# Surly Karate Monkey



## marchone (Aug 16, 2011)

Pulled the trigger on a KM Complete SS yesterday. Just for commuting. Haven't had a bike in more than 15 years so I have a lot to learn. These forums have been a great help. I should have it in a week. I'm psyched.

I'm a Clydesdale at 6'-4" and 200+lbs so I thought a 29er mountain bike frame would be a better choice for me than a road bike or lightweight tourer.

Specs are here:

Complete Bikes | Karate Monkey Complete

If I don't like it as a singlespeed I can add gears or preferably an IGH at a later date. And yes, it'll get lights and a bell per NYC DOT regs and fenders for the rain.


----------



## Lurchlee (Jun 5, 2011)

Sweet ride, I'm still deciding if I want to build up a KM or Troll.


----------



## marchone (Aug 16, 2011)

*surly troll*

I like the Troll's dedicated area for fixing a Rohloff axle plate but I think I need a 29er for my physical size.

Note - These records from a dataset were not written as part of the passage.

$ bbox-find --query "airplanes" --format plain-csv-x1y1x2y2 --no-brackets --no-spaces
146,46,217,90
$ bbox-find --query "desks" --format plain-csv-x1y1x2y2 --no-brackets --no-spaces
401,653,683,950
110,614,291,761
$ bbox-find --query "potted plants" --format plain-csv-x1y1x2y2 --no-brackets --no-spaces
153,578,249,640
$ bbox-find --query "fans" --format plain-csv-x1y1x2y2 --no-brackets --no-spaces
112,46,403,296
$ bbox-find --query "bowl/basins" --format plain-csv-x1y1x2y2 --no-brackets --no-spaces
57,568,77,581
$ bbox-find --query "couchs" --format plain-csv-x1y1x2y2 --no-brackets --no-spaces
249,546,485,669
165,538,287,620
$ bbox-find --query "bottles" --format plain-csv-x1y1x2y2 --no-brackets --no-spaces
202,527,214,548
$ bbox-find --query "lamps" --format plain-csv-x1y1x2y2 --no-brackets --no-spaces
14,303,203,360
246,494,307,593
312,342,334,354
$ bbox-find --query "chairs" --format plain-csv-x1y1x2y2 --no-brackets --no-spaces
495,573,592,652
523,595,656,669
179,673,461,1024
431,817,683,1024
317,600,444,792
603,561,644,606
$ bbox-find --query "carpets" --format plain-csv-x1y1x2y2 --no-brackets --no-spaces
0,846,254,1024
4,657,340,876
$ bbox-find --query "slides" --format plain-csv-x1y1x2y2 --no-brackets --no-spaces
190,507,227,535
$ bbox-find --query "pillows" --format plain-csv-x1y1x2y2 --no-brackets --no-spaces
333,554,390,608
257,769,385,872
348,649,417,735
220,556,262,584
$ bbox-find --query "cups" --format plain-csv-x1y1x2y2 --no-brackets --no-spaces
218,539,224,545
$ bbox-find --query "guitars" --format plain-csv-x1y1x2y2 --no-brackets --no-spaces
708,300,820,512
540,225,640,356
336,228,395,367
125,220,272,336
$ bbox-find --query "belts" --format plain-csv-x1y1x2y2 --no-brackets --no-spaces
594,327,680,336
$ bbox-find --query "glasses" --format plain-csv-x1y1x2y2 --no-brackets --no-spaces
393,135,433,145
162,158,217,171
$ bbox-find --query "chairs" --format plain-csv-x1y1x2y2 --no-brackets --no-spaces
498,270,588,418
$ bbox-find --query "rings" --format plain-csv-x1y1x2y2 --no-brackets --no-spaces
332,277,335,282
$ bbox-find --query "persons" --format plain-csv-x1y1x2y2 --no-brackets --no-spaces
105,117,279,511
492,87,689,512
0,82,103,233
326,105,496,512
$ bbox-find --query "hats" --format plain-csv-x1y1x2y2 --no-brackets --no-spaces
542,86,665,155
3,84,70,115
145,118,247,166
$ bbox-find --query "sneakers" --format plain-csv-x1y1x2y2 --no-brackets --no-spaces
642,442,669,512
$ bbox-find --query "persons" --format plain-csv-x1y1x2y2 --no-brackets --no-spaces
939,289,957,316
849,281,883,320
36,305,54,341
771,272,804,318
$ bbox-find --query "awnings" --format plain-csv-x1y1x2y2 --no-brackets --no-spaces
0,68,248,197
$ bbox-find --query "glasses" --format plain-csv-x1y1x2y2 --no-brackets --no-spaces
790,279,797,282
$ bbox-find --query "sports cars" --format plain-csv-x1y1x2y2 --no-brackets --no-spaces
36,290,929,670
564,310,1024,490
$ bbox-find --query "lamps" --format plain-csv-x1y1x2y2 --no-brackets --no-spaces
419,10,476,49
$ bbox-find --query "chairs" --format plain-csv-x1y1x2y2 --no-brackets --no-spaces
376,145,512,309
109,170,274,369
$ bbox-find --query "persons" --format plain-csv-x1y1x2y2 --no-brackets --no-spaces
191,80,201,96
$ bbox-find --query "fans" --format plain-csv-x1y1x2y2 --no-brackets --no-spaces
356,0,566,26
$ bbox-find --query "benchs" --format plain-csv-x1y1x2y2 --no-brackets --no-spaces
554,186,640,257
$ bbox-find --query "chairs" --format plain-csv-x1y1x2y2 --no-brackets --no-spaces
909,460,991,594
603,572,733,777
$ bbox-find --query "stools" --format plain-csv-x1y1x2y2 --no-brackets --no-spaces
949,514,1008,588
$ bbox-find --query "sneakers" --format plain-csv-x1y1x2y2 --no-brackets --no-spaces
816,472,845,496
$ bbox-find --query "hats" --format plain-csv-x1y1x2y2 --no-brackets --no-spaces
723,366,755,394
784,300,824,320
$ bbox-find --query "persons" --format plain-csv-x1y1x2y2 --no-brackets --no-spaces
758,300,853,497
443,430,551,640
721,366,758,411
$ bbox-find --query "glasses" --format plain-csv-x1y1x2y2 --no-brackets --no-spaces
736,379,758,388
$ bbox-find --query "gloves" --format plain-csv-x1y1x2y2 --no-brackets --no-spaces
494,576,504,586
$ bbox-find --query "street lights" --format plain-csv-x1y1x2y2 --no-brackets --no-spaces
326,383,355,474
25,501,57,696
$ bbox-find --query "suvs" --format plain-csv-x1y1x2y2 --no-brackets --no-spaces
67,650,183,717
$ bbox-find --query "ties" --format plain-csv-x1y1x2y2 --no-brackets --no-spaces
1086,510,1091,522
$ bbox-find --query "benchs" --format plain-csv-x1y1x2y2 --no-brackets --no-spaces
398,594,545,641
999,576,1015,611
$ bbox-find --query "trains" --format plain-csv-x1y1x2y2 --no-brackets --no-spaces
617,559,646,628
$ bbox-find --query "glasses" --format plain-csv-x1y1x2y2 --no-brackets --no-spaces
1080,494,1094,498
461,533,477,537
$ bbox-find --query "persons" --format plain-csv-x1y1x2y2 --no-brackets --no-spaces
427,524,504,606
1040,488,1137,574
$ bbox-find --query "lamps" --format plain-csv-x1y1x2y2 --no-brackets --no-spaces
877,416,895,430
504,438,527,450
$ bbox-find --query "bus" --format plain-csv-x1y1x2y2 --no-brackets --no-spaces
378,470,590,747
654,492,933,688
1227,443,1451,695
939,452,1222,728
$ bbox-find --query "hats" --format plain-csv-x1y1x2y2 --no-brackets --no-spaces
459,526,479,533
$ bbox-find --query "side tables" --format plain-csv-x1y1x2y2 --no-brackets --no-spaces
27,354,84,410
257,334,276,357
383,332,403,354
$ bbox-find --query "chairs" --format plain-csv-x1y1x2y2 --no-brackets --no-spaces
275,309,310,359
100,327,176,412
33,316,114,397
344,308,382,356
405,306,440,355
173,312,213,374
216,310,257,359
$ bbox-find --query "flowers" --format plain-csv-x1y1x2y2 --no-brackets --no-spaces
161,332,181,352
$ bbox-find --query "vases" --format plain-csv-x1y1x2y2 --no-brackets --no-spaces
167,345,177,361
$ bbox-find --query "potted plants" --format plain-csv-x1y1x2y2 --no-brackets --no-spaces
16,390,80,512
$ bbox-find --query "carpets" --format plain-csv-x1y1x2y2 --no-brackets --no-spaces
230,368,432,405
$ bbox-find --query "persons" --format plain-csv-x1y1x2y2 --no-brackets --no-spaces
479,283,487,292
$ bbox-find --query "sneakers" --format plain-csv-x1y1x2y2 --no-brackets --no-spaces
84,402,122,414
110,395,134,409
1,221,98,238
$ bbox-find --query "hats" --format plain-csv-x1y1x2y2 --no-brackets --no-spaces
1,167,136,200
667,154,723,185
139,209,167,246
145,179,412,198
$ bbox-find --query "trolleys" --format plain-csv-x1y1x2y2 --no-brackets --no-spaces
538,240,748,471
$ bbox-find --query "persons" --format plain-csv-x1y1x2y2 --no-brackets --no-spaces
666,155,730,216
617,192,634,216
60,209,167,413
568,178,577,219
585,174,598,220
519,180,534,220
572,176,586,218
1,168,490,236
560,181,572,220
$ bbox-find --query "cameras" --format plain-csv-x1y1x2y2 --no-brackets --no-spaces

My dream rig is a Niner SIR 9 with a Speedhub on it. But that is stupid money.


----------



## Frank Z (Feb 24, 2008)

marchone said:


> I like the Troll's dedicated area for fixing a Rohloff axle plate but I think I need a 29er for my physical size.
> 
> My dream rig is a Niner SIR 9 with a Speedhub on it. But that is stupid money.


Nice choice of bike! It will do all you want it to.

Regarding the dedicated area for fixing a Rohloff axle plate, there's an Ogre ('29er' Troll-ish) coming in Decembre. I've got a SIR9 with speedhub... you can find the parts 2ndhand.


----------



## Dalton (Jun 30, 2004)

Congrats on the new bike man, I have always been a fan of the surly product line. Hope you enjoy it.


----------



## marchone (Aug 16, 2011)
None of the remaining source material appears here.